Estas palabras descubren y presentan un rostro de Dios que suscita admiración, sorpresa y un sentimiento de alegría y liberación, pero también incomodidad y oposición en quienes viven una religiosidad ritualista, formal, sujeta a reglas muy rígidas que les impiden abrirse a la novedad del Espíritu : "Todos daban testimonio de él y se maravillaban de las palabras llenas de gracia que salían de su boca". (Lc 4, 22).
Este ministerio del Espíritu que hemos recibido es un ministerio de gracia, de gratuidad. Se trata de acoger el don de Dios para que nos transforme, nos renueve; en una palabra, se trata de renacer: "Quien no nace del agua y del Espíritu no puede entrar en el Reino de Dios". (Jn 3,5). Nacer es doloroso, por supuesto, pero es fuente de alegría y de gozo" (Jn 16,21-22). Ésa es la gran obra del Espíritu: él es la fuente. Por eso todo es gracia: "De su plenitud todos hemos recibido gracia por gracia". (Jn 1,16).

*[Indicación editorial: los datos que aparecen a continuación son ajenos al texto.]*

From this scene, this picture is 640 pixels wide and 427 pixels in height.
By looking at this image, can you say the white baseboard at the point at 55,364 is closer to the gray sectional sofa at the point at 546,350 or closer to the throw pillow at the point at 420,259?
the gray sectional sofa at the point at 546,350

El cristiano, y más especialmente el sacerdote, debe estar imbuido del Espíritu Santo, poseído por él porque ha recibido un ministerio espiritual. El padre Chevrier descubrió y experimentó lo que es el Espíritu en la vida del cristiano y del sacerdote. "Tener el Espíritu de Dios lo es todo. Lo es todo para uno mismo. Lo es todo para una comunidad. (VD 231). Podríamos añadir: "Eso es todo para un presbiterio", para una iglesia local. Una vez más, el padre Chevrier nos recuerda que el Espíritu de Dios es el mayor tesoro, el don más hermoso que Dios nos hace. Esto supone que tengamos la actitud de recibirlo y también de pedirlo para nosotros y para los demás: "El Espíritu de Dios... dárselo a alguien es el mayor tesoro que Dios puede darle. Y el mayor tesoro de Dios en la tierra es dar su Espíritu a ciertas personas para que otros puedan verlo, consultarlo, seguirlo y beneficiarse de él". (VD 229). Una vez más, estamos llamados a poner en práctica y hacer vida estas palabras del Padre Chevrier, tantas veces leídas y meditadas, sobre lo que debemos hacer para adquirir el Espíritu de Dios: "Estudiando el Santo Evangelio y rezando mucho". (VD 227).